▶ _Passage du texte_
+++

Publié le - Mis à jour le

Les mauvaises nouvelles conjoncturelles qui s’accumulent ne sont pas irréversibles. Le pays doit créer des conditions propices pour permettre à son industrie de s’adapter aux risques actuels et aux transformations en cours.

Les mauvaises nouvelles s’accumulent outre-Rhin : contraction du produit intérieur brut (PIB) en 2023 (- 0,3 %) soit la deuxième fois depuis 2020, grogne des agriculteurs début janvier, une longue grève de six jours à la Deutsche Bahn, un commerce extérieur anémié et un climat des affaires délétère avec un nouveau recul de l’indice IFO. Il y a bien sûr des raisons évidentes à l’essoufflement de la machine économique allemande. La guerre en Ukraine qui a fait flamber les prix de l’énergie et en réaction la hausse des taux d’intérêt ainsi que le ralentissement de la demande mondiale pèsent lourdement sur la conjoncture allemande. L’attitude de la Chine sur la scène internationale, la position opaque d’un certain nombre de pays émergents et la situation au Moyen-Orient ajoutent de l’incertitude sur l’accès aux matières premières et à l’énergie, ainsi que sur le fonctionnement des chaînes d’approvisionnement mondiales et des principaux débouchés.

+++

▶ _Données fournies_
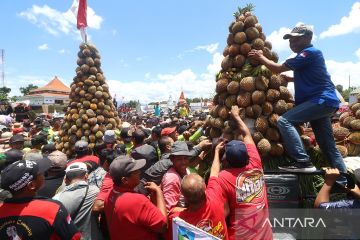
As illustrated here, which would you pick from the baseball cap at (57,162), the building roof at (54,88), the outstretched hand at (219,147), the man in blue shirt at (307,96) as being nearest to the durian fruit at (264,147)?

+++

▶ _Objectif_
Recopiez le passage du texte sur l'économie allemande situé entre "Publié le - Mis" et "transformations en cours.", bornes incluses, en remplaçant "industrie" par "économie". La liste est un matériau à part.

▶ _Réponse complète_
Publié le - Mis à jour le

Les mauvaises nouvelles conjoncturelles qui s’accumulent ne sont pas irréversibles. Le pays doit créer des conditions propices pour permettre à son économie de s’adapter aux risques actuels et aux transformations en cours.